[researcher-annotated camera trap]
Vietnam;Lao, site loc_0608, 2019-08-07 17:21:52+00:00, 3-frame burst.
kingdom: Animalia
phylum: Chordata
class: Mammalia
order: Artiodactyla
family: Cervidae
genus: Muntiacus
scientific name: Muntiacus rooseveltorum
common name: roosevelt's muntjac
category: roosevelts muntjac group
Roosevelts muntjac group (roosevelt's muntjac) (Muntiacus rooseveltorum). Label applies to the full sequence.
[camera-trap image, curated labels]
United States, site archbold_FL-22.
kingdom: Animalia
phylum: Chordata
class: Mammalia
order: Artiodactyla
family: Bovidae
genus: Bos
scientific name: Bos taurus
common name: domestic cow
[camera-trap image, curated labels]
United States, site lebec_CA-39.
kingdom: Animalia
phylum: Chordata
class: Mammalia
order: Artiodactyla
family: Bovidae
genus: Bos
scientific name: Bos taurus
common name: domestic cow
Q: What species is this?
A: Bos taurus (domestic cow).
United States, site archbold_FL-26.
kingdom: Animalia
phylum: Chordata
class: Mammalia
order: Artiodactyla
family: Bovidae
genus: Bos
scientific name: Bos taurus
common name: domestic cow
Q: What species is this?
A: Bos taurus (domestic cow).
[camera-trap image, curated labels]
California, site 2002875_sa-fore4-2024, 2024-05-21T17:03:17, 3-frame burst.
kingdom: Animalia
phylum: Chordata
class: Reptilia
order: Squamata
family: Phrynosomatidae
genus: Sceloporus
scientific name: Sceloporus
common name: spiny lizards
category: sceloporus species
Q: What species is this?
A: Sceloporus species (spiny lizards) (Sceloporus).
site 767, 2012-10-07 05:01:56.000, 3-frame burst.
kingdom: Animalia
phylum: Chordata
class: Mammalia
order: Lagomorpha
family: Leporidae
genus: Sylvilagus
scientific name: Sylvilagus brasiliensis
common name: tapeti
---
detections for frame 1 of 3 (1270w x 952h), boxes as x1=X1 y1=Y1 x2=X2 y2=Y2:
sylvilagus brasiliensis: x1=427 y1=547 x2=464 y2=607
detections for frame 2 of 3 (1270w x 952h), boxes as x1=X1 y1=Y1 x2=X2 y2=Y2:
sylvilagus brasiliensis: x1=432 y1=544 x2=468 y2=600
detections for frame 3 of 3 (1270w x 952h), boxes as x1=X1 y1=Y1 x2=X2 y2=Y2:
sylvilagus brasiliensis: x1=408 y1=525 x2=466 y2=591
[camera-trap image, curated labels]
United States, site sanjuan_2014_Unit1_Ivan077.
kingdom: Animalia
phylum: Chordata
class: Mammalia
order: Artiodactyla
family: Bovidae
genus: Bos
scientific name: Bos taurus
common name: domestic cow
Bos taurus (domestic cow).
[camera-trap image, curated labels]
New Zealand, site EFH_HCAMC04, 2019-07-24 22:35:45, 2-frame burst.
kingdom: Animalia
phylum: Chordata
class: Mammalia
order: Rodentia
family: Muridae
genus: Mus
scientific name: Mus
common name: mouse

....................

== WORK INSTRUCTIONS ==
Take the records and restate them word for word.

== ANSWER SECTION ==
[researcher-annotated camera trap]
Vietnam;Lao, site loc_0608, 2019-08-07 17:21:52+00:00, 3-frame burst.
kingdom: Animalia
phylum: Chordata
class: Mammalia
order: Artiodactyla
family: Cervidae
genus: Muntiacus
scientific name: Muntiacus rooseveltorum
common name: roosevelt's muntjac
category: roosevelts muntjac group
Roosevelts muntjac group (roosevelt's muntjac) (Muntiacus rooseveltorum). Label applies to the full sequence.
[camera-trap image, curated labels]
United States, site archbold_FL-22.
kingdom: Animalia
phylum: Chordata
class: Mammalia
order: Artiodactyla
family: Bovidae
genus: Bos
scientific name: Bos taurus
common name: domestic cow
[camera-trap image, curated labels]
United States, site lebec_CA-39.
kingdom: Animalia
phylum: Chordata
class: Mammalia
order: Artiodactyla
family: Bovidae
genus: Bos
scientific name: Bos taurus
common name: domestic cow
Q: What species is this?
A: Bos taurus (domestic cow).
United States, site archbold_FL-26.
kingdom: Animalia
phylum: Chordata
class: Mammalia
order: Artiodactyla
family: Bovidae
genus: Bos
scientific name: Bos taurus
common name: domestic cow
Q: What species is this?
A: Bos taurus (domestic cow).
[camera-trap image, curated labels]
California, site 2002875_sa-fore4-2024, 2024-05-21T17:03:17, 3-frame burst.
kingdom: Animalia
phylum: Chordata
class: Reptilia
order: Squamata
family: Phrynosomatidae
genus: Sceloporus
scientific name: Sceloporus
common name: spiny lizards
category: sceloporus species
Q: What species is this?
A: Sceloporus species (spiny lizards) (Sceloporus).
site 767, 2012-10-07 05:01:56.000, 3-frame burst.
kingdom: Animalia
phylum: Chordata
class: Mammalia
order: Lagomorpha
family: Leporidae
genus: Sylvilagus
scientific name: Sylvilagus brasiliensis
common name: tapeti
---
detections for frame 1 of 3 (1270w x 952h), boxes as x1=X1 y1=Y1 x2=X2 y2=Y2:
sylvilagus brasiliensis: x1=427 y1=547 x2=464 y2=607
detections for frame 2 of 3 (1270w x 952h), boxes as x1=X1 y1=Y1 x2=X2 y2=Y2:
sylvilagus brasiliensis: x1=432 y1=544 x2=468 y2=600
detections for frame 3 of 3 (1270w x 952h), boxes as x1=X1 y1=Y1 x2=X2 y2=Y2:
sylvilagus brasiliensis: x1=408 y1=525 x2=466 y2=591
[camera-trap image, curated labels]
United States, site sanjuan_2014_Unit1_Ivan077.
kingdom: Animalia
phylum: Chordata
class: Mammalia
order: Artiodactyla
family: Bovidae
genus: Bos
scientific name: Bos taurus
common name: domestic cow
Bos taurus (domestic cow).
[camera-trap image, curated labels]
New Zealand, site EFH_HCAMC04, 2019-07-24 22:35:45, 2-frame burst.
kingdom: Animalia
phylum: Chordata
class: Mammalia
order: Rodentia
family: Muridae
genus: Mus
scientific name: Mus
common name: mouse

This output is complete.